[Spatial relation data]
= = =

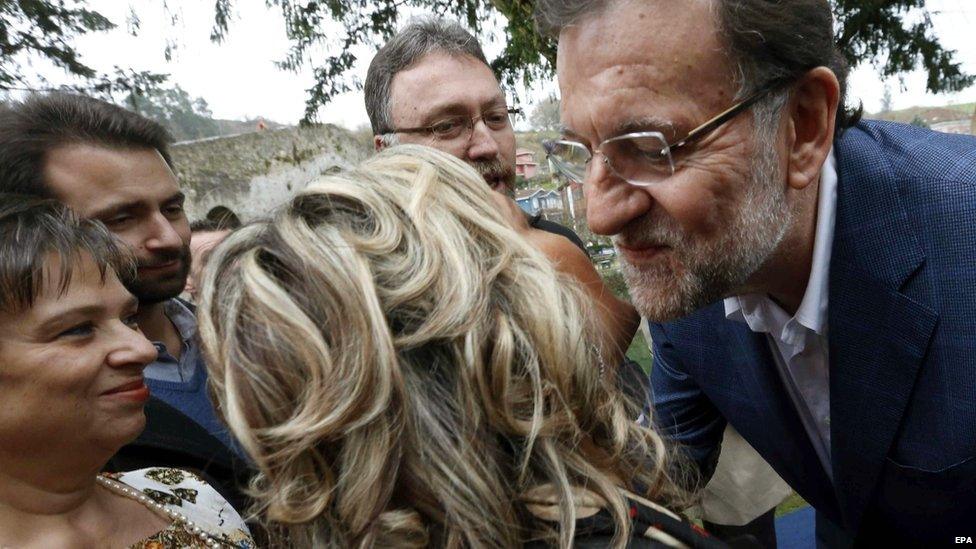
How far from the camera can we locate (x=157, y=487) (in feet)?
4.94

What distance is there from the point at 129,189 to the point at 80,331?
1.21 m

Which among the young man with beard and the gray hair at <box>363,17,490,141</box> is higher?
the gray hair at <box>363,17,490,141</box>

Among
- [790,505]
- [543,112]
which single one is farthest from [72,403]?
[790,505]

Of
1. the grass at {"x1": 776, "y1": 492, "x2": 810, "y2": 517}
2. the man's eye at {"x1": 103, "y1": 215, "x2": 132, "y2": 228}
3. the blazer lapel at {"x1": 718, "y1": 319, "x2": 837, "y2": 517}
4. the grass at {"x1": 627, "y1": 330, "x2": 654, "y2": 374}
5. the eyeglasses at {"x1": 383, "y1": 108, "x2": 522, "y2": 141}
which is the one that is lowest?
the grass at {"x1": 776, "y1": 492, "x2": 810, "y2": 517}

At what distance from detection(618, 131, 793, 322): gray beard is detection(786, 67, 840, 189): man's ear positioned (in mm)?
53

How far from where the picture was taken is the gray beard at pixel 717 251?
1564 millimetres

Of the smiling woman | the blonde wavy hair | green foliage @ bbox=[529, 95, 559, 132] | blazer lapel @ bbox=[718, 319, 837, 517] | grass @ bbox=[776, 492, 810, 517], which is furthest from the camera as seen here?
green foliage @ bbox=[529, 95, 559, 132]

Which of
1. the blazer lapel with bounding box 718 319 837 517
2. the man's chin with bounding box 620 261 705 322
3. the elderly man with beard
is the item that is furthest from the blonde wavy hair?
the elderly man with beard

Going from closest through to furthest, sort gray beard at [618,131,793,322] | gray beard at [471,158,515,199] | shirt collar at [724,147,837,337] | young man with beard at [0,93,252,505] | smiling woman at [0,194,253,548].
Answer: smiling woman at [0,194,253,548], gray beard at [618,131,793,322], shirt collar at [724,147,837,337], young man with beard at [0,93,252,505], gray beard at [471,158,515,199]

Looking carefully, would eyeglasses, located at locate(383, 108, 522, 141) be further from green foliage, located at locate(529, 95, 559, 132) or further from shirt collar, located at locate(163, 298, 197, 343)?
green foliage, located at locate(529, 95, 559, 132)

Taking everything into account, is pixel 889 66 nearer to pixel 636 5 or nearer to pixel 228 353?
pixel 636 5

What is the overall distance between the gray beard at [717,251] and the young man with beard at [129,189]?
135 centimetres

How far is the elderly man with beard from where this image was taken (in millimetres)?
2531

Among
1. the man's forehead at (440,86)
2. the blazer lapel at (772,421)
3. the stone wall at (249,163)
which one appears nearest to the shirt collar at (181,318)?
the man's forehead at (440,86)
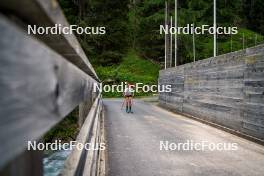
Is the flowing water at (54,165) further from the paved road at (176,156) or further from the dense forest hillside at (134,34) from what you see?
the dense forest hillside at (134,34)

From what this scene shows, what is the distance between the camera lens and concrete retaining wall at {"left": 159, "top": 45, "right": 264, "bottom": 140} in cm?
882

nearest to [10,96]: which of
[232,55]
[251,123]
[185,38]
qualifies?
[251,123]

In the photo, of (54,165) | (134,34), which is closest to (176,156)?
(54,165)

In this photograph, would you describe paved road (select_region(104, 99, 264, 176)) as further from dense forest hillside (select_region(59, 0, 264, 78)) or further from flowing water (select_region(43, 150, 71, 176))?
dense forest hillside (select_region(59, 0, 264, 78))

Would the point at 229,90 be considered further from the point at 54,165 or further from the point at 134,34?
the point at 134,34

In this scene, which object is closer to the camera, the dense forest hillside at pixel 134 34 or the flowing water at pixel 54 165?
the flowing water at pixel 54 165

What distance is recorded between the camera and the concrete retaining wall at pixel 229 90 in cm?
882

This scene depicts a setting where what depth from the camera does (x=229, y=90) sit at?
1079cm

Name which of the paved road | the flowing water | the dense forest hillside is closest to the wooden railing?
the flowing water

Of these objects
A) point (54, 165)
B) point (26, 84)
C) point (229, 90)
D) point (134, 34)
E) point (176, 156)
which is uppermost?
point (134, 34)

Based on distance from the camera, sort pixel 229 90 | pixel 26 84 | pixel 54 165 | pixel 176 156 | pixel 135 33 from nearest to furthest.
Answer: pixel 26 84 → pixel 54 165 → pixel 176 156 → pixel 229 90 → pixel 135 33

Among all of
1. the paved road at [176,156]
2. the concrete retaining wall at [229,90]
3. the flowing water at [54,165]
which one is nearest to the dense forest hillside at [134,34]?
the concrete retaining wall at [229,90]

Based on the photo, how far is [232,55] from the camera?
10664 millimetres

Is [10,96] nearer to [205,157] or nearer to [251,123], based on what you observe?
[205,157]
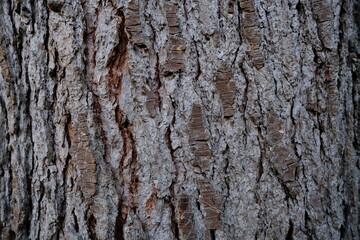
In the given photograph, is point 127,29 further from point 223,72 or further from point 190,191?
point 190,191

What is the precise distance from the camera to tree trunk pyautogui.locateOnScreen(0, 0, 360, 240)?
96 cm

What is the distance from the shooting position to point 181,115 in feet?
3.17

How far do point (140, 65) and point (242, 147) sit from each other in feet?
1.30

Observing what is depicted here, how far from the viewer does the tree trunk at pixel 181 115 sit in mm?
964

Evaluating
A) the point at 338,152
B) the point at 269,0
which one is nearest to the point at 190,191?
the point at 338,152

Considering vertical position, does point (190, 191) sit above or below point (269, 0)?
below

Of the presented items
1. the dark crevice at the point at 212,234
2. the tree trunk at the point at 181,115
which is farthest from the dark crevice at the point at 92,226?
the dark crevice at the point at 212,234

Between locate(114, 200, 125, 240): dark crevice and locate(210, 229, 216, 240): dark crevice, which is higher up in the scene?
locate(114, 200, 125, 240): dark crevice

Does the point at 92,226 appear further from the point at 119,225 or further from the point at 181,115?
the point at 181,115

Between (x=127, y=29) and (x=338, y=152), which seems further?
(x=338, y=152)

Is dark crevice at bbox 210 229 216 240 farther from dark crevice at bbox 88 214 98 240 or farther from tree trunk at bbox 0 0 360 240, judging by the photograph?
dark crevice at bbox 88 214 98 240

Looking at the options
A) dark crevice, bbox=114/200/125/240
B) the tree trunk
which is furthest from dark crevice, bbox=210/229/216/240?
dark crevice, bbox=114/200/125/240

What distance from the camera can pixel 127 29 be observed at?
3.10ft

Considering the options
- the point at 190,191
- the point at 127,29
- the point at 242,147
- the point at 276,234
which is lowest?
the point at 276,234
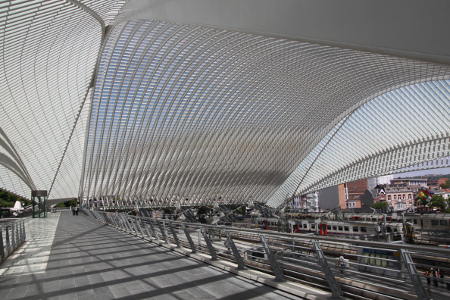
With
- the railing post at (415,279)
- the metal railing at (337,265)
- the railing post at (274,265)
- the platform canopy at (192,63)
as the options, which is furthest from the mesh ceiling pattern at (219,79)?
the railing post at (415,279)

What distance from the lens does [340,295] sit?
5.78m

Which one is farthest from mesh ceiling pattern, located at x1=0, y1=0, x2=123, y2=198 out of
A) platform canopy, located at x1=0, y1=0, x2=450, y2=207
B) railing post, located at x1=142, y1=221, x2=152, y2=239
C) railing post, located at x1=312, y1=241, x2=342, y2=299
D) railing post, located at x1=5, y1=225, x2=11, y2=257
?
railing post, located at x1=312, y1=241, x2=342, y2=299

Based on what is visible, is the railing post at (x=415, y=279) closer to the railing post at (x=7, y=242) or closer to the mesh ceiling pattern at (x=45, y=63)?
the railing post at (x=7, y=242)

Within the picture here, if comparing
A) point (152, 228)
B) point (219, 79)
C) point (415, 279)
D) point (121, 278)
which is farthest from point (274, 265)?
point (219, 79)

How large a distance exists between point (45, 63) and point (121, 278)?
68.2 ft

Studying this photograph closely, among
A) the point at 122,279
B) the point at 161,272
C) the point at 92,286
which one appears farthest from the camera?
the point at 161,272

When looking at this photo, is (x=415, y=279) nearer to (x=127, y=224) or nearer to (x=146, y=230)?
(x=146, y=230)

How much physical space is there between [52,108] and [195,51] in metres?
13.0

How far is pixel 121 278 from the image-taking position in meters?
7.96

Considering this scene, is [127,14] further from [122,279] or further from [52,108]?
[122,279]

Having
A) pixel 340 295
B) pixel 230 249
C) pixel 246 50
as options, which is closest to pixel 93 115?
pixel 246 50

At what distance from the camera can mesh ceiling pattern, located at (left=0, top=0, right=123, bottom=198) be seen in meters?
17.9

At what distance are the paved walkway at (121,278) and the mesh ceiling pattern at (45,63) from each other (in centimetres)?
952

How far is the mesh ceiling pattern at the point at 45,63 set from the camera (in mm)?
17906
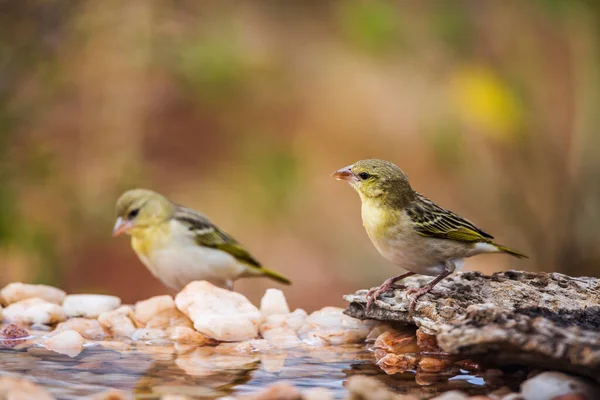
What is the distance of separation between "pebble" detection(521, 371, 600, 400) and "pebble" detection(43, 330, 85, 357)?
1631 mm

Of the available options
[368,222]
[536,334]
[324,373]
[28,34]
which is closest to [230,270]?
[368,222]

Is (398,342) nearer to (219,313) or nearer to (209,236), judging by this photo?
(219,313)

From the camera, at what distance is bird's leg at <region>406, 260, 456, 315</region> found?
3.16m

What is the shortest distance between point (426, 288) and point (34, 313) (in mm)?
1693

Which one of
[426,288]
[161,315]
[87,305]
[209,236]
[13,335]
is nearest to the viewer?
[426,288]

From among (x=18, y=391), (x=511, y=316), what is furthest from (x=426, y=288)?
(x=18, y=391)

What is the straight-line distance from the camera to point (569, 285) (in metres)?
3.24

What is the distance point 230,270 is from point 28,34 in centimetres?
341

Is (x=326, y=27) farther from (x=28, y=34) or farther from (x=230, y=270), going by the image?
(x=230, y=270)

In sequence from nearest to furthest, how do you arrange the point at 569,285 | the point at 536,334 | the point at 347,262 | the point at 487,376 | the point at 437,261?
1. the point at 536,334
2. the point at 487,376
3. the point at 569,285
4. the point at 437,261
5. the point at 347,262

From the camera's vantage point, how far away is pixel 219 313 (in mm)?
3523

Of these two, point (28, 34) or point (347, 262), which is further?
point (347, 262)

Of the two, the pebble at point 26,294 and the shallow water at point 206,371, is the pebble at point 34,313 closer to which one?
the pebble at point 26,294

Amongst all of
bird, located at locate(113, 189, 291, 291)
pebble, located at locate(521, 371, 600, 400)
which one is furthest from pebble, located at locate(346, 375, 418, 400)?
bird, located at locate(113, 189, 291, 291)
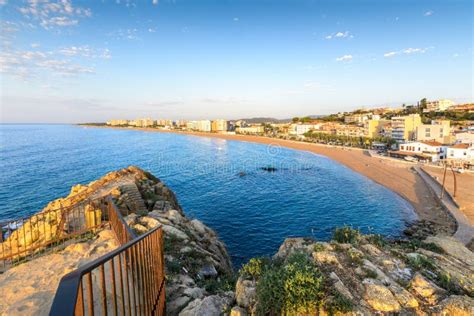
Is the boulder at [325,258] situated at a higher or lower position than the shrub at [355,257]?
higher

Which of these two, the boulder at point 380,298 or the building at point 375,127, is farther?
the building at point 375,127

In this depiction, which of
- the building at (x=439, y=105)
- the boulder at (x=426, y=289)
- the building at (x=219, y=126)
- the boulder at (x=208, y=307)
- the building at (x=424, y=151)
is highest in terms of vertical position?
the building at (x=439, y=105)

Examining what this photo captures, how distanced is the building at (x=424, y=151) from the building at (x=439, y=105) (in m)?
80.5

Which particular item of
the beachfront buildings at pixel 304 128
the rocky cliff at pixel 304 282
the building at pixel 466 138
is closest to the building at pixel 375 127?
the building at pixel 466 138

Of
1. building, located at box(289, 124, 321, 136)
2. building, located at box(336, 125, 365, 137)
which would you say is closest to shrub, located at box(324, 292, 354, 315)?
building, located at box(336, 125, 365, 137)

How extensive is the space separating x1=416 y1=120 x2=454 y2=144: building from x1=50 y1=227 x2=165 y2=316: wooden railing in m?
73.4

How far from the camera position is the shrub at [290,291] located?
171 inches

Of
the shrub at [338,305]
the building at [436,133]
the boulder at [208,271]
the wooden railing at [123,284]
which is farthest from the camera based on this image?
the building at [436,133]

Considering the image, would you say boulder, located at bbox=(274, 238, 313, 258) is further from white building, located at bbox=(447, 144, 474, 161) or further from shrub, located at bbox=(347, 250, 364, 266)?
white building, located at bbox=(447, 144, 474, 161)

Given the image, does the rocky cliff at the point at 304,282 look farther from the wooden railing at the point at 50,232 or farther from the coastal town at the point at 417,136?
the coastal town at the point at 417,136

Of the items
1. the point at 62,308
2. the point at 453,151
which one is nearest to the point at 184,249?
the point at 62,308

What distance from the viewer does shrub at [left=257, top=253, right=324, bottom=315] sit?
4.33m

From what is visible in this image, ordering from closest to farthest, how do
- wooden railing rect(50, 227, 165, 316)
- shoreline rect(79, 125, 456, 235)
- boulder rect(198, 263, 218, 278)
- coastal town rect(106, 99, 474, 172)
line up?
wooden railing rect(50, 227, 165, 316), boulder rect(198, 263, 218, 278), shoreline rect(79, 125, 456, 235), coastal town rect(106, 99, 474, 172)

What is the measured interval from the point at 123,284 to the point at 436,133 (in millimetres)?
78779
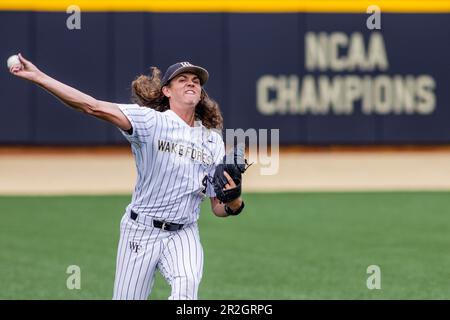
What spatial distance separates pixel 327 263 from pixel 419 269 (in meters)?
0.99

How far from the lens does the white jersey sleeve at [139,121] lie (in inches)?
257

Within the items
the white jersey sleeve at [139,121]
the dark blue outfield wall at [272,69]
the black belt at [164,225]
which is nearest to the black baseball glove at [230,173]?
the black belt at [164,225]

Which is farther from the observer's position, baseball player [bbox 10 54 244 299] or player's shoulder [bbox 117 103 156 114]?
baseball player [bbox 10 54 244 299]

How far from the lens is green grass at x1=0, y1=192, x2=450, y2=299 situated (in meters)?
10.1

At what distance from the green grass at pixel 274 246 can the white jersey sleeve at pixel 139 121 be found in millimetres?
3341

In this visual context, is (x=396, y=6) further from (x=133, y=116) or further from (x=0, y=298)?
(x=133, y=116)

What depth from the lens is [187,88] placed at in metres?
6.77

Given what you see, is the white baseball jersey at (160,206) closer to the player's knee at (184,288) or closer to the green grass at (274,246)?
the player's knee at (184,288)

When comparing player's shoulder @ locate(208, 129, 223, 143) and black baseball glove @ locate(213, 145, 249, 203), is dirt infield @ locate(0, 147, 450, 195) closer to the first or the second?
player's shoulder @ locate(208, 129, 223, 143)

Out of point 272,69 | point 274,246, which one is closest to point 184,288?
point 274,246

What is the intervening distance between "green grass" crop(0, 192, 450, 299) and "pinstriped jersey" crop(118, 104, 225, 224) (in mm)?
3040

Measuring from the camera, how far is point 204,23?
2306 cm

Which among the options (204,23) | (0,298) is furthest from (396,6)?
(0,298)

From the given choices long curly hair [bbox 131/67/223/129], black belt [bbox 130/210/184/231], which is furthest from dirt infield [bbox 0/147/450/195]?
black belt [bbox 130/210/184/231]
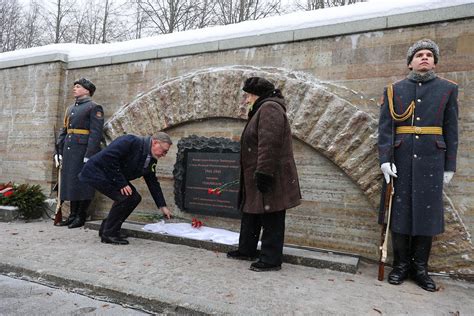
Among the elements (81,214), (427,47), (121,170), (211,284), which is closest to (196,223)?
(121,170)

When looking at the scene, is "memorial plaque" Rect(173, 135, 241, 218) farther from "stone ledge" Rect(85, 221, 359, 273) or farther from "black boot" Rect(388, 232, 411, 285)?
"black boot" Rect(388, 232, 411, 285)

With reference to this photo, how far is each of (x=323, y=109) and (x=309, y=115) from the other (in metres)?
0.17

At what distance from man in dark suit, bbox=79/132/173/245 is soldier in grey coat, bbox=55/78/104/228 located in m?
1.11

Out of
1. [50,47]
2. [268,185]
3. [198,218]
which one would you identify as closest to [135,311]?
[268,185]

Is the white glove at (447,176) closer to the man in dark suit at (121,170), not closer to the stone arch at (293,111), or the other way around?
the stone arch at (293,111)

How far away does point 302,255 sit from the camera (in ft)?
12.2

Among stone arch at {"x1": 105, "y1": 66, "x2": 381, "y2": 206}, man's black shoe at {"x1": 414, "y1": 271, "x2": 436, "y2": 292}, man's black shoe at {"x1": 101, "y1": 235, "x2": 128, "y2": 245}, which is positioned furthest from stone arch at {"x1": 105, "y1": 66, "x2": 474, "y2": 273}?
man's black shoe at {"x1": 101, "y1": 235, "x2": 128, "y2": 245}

= = =

**TASK PROMPT**
Retype the records verbatim, from the line containing "Given what you" through the end of the records, inclusive. Omit the pictures.

**SOLVED EXERCISE**
Given what you see, is the white baseball jersey at (160,206) closer to the player's knee at (184,288) or closer to the green grass at (274,246)?
the player's knee at (184,288)

When comparing player's shoulder @ locate(208, 129, 223, 143) and black baseball glove @ locate(213, 145, 249, 203), is dirt infield @ locate(0, 147, 450, 195) closer to the first or the second?
player's shoulder @ locate(208, 129, 223, 143)

Out of point 272,69 | point 274,246, which one is closest to point 184,288?
point 274,246

What is the intervening distance between "green grass" crop(0, 192, 450, 299) and "pinstriped jersey" crop(118, 104, 225, 224) (in mm)?
3040

Measuring from the camera, how far is point 204,23?
2306 cm

Which among the options (204,23) | (0,298) is furthest from (396,6)?
(0,298)

From the given choices long curly hair [bbox 131/67/223/129], black belt [bbox 130/210/184/231], which is furthest from dirt infield [bbox 0/147/450/195]?
black belt [bbox 130/210/184/231]
Among the elements (81,214), (427,47), (121,170), (211,284), which is closest to (196,223)?
(121,170)

When looking at the scene, is "memorial plaque" Rect(173, 135, 241, 218) farther from "stone ledge" Rect(85, 221, 359, 273) or farther from "black boot" Rect(388, 232, 411, 285)?
"black boot" Rect(388, 232, 411, 285)

With reference to this photo, how far is each of (x=323, y=109) and (x=309, y=115) from the other (in metres)?
0.17

At what distance from man in dark suit, bbox=79/132/173/245 is soldier in grey coat, bbox=55/78/104/228 located in m?
1.11

Out of
1. [50,47]
2. [268,185]
3. [198,218]
which one would you identify as closest to [135,311]?
[268,185]

Is the white glove at (447,176) closer to the man in dark suit at (121,170), not closer to the stone arch at (293,111), or the other way around?
the stone arch at (293,111)

How far away does point 302,255 sit from the camera (in ft)?
12.2

Among stone arch at {"x1": 105, "y1": 66, "x2": 381, "y2": 206}, man's black shoe at {"x1": 414, "y1": 271, "x2": 436, "y2": 292}, man's black shoe at {"x1": 101, "y1": 235, "x2": 128, "y2": 245}, which is positioned furthest from stone arch at {"x1": 105, "y1": 66, "x2": 474, "y2": 273}?
man's black shoe at {"x1": 101, "y1": 235, "x2": 128, "y2": 245}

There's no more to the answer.